━━━ AUSGANGSTEXT ━━━
Bibel-Interpretation – Verheißung-Erfüllung – Textstruktur

Neutestamentliche Autoren sehen, dass Jesus Christus in alttestamentlichen Schriften angekündigt wurde. Wie ist das zu verstehen?

Historisch-kritisch gesehen, haben die Autoren der Schriften, die im AT-Kanon gesammelt wurden, natürlich nicht Jesus Christus im Blick gehabt. Historisch-kritische Exegese geht von der Prämisse aus, dass es Prophetien im strengen Sinn nicht geben kann. Somit kann auch kein alttestamentlicher Prophet etwas von Jesus gewusst haben. Entsprechend der modernen Sicht ist allein das zu berücksichtigen, was experimentell wiederholt werden kann, was der modernen Ratio nicht widerspricht, es gilt das, was man sieht – aber nur sofern es allgemeiner menschlicher Erfahrung zugeordnet werden kann. (Was das allerdings ist, das entscheiden die Rationalisten Europas und Amerikas, nicht die Asiaten, Afrikaner, nicht die Menschen vergangener Zeiten. Das muss man auch aussprechen, welche Intention dahinter steht: Die der modernen Überheblichkeit.) Von daher fallen alle möglichen Glaubensaussagen weg: Prophezeiungen, Wunder, Auferstehung, Gott.
━━━ BEREITGESTELLTE EINTRÄGE ━━━
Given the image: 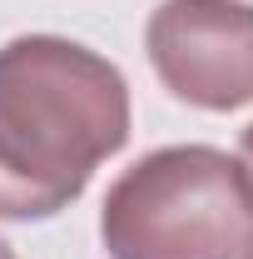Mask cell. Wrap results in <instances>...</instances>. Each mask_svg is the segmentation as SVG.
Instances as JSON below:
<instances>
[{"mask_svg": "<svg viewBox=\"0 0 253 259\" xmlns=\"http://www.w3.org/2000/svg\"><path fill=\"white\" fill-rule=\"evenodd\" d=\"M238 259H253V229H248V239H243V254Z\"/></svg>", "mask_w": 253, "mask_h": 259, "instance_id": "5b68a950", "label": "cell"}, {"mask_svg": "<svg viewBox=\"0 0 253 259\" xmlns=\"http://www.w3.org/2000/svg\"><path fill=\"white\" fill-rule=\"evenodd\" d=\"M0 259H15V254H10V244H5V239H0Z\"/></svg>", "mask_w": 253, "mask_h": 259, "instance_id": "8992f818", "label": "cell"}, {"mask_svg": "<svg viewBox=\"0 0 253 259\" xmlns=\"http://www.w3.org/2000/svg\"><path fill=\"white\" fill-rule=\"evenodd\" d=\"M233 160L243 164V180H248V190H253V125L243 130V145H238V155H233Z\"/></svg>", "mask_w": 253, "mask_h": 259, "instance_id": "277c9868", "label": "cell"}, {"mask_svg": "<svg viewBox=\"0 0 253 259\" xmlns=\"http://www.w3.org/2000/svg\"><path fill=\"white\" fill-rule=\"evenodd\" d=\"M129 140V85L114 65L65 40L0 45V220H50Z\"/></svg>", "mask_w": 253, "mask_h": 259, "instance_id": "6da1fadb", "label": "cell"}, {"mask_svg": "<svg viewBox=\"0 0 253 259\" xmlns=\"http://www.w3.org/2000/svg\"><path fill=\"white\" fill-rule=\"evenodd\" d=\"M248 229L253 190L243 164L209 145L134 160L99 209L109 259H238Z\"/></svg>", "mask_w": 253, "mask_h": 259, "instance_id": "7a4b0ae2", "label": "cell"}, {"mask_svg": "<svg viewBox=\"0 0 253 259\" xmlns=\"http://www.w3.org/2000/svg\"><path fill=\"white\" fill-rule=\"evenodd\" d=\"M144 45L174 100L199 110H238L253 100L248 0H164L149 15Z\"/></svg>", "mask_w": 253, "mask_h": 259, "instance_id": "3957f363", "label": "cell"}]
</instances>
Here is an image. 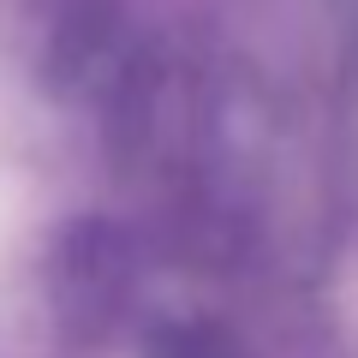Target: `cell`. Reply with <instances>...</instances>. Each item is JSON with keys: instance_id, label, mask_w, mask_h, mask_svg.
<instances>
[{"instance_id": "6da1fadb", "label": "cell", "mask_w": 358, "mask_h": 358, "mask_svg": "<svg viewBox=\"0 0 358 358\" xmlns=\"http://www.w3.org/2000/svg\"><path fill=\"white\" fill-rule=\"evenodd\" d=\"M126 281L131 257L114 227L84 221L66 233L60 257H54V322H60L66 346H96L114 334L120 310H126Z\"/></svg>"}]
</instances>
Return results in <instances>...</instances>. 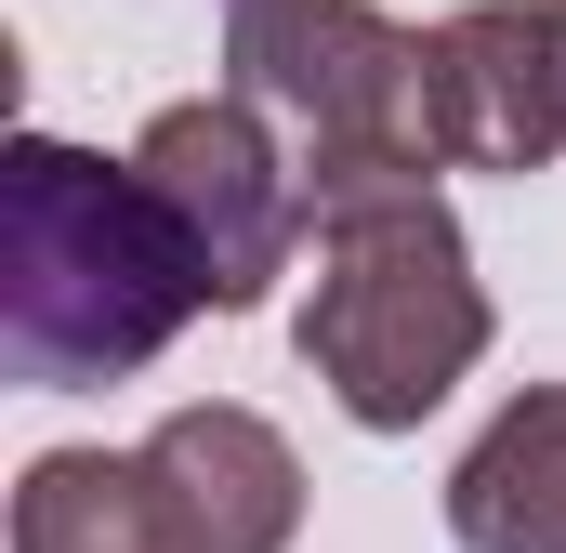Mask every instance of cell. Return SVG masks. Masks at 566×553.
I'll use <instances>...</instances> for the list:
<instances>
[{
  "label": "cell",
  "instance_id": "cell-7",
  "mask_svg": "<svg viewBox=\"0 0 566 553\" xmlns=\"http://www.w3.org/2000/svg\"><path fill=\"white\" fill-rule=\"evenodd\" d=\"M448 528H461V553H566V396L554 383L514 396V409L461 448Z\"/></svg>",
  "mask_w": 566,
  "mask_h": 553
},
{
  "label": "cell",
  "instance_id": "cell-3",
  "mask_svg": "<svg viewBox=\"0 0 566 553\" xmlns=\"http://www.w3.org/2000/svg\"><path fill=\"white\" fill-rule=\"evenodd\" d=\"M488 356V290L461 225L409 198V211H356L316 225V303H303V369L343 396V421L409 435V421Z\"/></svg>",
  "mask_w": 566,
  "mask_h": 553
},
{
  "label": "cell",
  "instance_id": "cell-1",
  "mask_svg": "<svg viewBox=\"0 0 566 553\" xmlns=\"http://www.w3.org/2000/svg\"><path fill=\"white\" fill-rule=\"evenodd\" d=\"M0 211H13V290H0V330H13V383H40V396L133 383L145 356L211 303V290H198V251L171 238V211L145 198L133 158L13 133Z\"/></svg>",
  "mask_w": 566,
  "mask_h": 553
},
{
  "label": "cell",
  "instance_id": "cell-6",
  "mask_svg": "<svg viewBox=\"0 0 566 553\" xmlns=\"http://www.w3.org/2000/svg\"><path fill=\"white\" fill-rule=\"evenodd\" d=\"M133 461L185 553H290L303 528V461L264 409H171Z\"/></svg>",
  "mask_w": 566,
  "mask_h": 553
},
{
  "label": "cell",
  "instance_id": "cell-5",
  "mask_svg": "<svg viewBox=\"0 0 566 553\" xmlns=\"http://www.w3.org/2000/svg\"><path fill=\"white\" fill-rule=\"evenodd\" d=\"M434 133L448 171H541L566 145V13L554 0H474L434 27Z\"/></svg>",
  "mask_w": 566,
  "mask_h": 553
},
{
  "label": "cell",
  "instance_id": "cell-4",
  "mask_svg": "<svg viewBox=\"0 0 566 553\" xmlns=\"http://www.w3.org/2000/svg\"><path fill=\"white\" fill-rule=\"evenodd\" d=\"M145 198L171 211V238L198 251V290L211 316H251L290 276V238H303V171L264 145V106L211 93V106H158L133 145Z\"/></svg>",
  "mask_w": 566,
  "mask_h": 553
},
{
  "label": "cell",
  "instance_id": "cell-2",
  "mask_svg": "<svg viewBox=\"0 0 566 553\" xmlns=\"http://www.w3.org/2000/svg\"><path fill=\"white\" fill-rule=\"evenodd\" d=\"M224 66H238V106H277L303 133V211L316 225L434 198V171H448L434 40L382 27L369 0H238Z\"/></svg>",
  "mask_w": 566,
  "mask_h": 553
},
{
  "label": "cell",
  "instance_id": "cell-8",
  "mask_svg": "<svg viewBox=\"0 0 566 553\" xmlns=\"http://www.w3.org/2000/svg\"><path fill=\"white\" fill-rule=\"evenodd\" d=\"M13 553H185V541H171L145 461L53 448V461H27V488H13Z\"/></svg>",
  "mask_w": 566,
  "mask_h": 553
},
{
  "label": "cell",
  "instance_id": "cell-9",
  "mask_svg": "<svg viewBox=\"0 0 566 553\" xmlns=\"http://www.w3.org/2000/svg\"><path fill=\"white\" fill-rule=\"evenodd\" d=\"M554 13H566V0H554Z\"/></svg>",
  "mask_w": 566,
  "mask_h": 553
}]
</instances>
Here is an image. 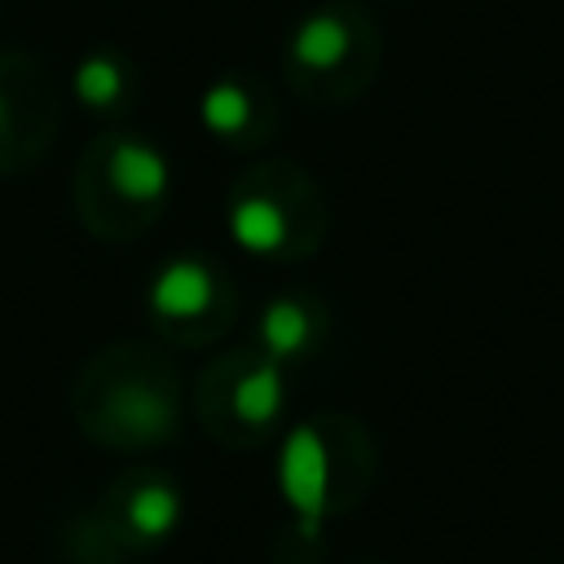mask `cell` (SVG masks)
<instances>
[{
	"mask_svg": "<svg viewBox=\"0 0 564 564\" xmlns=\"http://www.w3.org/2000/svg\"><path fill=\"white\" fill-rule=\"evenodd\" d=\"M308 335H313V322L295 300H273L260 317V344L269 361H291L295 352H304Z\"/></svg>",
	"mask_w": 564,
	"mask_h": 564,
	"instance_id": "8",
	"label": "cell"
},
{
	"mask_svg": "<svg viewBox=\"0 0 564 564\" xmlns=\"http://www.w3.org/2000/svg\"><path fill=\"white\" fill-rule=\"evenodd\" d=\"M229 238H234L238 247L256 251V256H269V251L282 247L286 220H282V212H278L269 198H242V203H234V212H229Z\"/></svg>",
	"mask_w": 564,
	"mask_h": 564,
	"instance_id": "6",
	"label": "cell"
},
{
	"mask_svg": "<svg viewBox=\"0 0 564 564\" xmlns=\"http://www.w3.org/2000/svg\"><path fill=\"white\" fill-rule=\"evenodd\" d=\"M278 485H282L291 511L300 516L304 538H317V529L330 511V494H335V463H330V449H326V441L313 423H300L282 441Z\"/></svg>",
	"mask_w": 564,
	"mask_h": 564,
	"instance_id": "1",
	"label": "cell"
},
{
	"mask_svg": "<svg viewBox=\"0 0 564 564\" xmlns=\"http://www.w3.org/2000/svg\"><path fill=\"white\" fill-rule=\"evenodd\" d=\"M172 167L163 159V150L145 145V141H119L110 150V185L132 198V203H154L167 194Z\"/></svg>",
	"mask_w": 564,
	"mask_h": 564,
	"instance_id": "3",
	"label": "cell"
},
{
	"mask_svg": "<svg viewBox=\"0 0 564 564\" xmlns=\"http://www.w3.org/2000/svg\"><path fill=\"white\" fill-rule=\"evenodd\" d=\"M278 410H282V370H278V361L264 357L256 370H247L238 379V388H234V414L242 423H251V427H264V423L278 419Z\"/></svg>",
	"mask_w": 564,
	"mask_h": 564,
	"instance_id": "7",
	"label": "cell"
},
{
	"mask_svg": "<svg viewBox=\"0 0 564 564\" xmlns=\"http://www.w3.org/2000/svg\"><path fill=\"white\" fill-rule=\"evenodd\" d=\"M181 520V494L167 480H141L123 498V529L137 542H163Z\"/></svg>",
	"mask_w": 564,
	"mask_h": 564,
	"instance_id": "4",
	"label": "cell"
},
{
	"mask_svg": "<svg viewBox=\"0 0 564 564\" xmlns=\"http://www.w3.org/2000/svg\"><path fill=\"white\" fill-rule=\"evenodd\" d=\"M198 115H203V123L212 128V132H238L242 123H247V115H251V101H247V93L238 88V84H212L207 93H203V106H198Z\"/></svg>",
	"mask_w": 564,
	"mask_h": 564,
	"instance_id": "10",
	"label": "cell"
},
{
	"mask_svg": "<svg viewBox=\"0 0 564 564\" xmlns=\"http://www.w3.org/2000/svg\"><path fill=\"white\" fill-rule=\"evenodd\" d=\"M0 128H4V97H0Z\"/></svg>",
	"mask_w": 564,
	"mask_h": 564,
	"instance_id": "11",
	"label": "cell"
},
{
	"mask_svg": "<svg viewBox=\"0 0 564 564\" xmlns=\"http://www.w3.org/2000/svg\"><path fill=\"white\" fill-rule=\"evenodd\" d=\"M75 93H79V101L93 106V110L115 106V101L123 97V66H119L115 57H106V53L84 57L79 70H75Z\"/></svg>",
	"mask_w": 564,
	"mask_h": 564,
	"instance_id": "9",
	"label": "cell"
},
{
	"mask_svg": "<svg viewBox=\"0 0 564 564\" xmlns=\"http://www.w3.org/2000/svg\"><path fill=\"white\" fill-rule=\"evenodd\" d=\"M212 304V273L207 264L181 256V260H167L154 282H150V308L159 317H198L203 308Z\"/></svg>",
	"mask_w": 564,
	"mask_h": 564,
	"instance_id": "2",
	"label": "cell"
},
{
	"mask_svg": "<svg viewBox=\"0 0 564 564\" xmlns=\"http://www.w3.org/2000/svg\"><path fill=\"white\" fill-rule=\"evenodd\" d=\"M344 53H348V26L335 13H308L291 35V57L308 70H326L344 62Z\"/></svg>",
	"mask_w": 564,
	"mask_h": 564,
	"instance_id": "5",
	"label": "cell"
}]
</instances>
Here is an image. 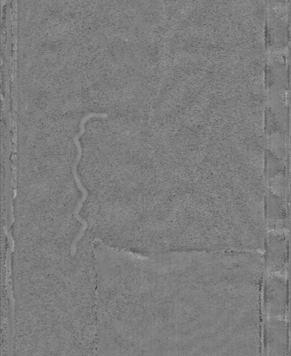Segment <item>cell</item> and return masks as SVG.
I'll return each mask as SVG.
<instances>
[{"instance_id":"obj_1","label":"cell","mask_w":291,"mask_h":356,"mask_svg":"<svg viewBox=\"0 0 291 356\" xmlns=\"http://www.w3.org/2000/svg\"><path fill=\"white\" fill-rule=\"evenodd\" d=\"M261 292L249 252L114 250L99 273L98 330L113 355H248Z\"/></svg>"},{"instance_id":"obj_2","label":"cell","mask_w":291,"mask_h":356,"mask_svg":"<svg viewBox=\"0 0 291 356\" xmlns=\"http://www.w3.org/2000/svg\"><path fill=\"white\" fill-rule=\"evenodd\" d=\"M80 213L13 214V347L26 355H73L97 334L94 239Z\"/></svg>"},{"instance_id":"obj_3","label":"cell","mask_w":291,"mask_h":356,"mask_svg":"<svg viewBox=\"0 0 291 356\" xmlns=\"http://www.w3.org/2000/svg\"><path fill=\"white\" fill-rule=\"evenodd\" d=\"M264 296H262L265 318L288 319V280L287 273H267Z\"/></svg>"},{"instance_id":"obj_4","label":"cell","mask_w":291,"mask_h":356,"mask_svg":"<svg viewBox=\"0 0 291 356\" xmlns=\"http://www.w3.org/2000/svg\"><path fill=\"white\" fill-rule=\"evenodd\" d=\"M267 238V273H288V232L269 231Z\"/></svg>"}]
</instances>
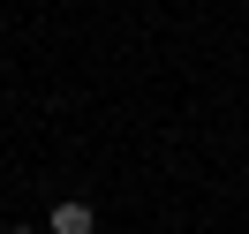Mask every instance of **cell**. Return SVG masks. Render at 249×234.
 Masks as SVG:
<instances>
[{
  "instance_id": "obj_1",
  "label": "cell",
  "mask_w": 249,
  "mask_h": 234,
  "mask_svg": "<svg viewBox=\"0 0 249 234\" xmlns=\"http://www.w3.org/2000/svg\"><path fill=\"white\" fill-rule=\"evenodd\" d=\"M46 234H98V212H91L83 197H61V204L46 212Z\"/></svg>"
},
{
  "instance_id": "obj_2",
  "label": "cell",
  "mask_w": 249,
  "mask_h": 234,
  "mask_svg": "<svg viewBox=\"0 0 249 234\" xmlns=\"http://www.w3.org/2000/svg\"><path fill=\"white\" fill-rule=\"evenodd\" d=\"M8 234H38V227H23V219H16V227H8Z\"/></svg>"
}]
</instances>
━━━
* [ARBEITSANWEISUNGEN]
1. Schreib aus dem Text über Bibelauslegung den Abschnitt wortgetreu nieder, der mit den Worten „Bibel-Interpretation – Verheißung-Erfüllung“ beginnt und mit „das zu verstehen?“ endet.
2. Führe den Text über Verheißung und Erfüllung in der Bibelauslegung weiter, und zwar im Anschluss an seinen letzten Satz.

* [ERWARTETE ANTWORTEN]
1.
Bibel-Interpretation – Verheißung-Erfüllung – Textstruktur

Neutestamentliche Autoren sehen, dass Jesus Christus in alttestamentlichen Schriften angekündigt wurde. Wie ist das zu verstehen?

2.
Nun muss allerdings auch der historisch-kritische Mensch sehen, dass es in der Antike bis in die Gegenwart Menschen gab und gibt, die ein anderes Verständnis von Welt hatten und haben, eine andere Interpretation von Schriften: Die Texte wurden auf die jeweilige Gegenwart bezogen, ihre Lehre, ihre Weisheit, ihre Intention, weil Gott in seinem Geist der Handelnde war und genauso auch noch ist.

Diese Sicht haben die Judenchristen entwickelt – auf der Basis der Vorarbeiten jüdischer und heidnischer Denker. Das bedeutet: Das, was in den alten Schriften steht, das hat Bedeutung für die Gegenwart. Das aber nicht nur im landläufigen Sinn, wie wir noch Weisheiten des Konfuzius, Siddharta Gautamas, alte ägyptische und griechische Weisheiten rezipieren oder den Werken des Platon und Aristoteles Anregungen entnehmen, sie überprüfen, ob sie heute noch Relevanz haben.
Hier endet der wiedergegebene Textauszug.